Have you talked to him about it?
Any other problems in the relationship?
I think that the words you used at the end of your question 'i feel i have missed out on 8 years of my life and i don't want to miss out on the next". I think that in many ways you already know what you have to do. You will have to confront him about this and find out what the issues are. If he's not willing to not only talk, but move towards working things out, then you will have to decide if it's worth it to stay with him. You can only be rejected for so long before you start feeling that there is something wrong with you and that you don't deserve to be loved. This type of situation takes a lot away from your self esteem, and his lack of wanting to communicate only makes things worse. You deserve to have someone who wants to be with you, communicate with you and love you like you need to be loved. It's not easy breaking off a relationship, but if you're honest with yourself, you will admit that there really isn't a relationship, just two people together. You have to get it together, whether it's with him or on your own. I welcome your thoughts, let me know if you want to talk more.
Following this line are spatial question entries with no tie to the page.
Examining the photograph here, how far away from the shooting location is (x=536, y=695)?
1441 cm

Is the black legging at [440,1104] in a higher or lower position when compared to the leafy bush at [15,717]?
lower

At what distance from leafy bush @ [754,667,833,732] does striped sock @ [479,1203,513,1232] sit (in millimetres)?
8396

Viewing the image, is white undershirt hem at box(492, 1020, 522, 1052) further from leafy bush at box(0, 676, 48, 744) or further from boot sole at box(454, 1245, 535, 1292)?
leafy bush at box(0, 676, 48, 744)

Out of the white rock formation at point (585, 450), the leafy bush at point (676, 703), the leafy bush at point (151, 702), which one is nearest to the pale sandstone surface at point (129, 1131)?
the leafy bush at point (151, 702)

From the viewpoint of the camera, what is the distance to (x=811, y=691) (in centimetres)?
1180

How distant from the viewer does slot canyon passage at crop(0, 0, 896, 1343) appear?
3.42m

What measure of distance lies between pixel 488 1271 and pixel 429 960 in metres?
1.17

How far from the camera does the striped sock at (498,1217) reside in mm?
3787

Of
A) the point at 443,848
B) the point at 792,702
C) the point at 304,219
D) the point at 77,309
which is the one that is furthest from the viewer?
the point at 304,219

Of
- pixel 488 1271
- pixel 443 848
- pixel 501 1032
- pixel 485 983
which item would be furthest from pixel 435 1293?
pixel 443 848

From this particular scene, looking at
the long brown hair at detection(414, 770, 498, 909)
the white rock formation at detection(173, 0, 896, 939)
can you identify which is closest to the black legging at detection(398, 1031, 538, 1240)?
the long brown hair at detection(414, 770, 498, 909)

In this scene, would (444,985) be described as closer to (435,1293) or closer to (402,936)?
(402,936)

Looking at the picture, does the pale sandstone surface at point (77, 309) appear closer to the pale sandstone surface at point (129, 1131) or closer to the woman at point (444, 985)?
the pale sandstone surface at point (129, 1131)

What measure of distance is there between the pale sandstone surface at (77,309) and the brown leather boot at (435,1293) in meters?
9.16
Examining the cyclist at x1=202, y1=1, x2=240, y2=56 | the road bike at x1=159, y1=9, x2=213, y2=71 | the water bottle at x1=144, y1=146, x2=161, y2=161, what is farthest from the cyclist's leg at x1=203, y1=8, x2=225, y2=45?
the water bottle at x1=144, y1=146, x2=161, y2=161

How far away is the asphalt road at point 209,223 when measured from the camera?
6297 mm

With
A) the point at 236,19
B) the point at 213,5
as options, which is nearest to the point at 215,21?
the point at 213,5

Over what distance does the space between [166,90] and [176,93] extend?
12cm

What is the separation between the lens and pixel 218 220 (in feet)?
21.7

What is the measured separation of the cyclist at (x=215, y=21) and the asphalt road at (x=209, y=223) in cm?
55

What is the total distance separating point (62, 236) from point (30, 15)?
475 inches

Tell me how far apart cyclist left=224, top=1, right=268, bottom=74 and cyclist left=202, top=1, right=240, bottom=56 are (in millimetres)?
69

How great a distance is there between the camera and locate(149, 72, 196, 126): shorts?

The issue is not him. Do you hear what I'm telling you? The issue is not him....the issue is you. You stay with him because you feel like you don't deserve better. Once you realize that you do deserve better, you will drop him like a hot potato.
Who has hurt you so much in your life that you feel like you dont deserve to be loved?
Why do you feel like you are worth nothing?
What do you do for a living?
Do you have children?
What do you like to do for fun?
before him...who hurt you?
when did you first start feeling like you deserved nothing? was it before him or after him?
has he cheated on you? you on him?
has he ever gotten physical with you?
has he told you that you wouldnt get anyone better than him or anything along those lines?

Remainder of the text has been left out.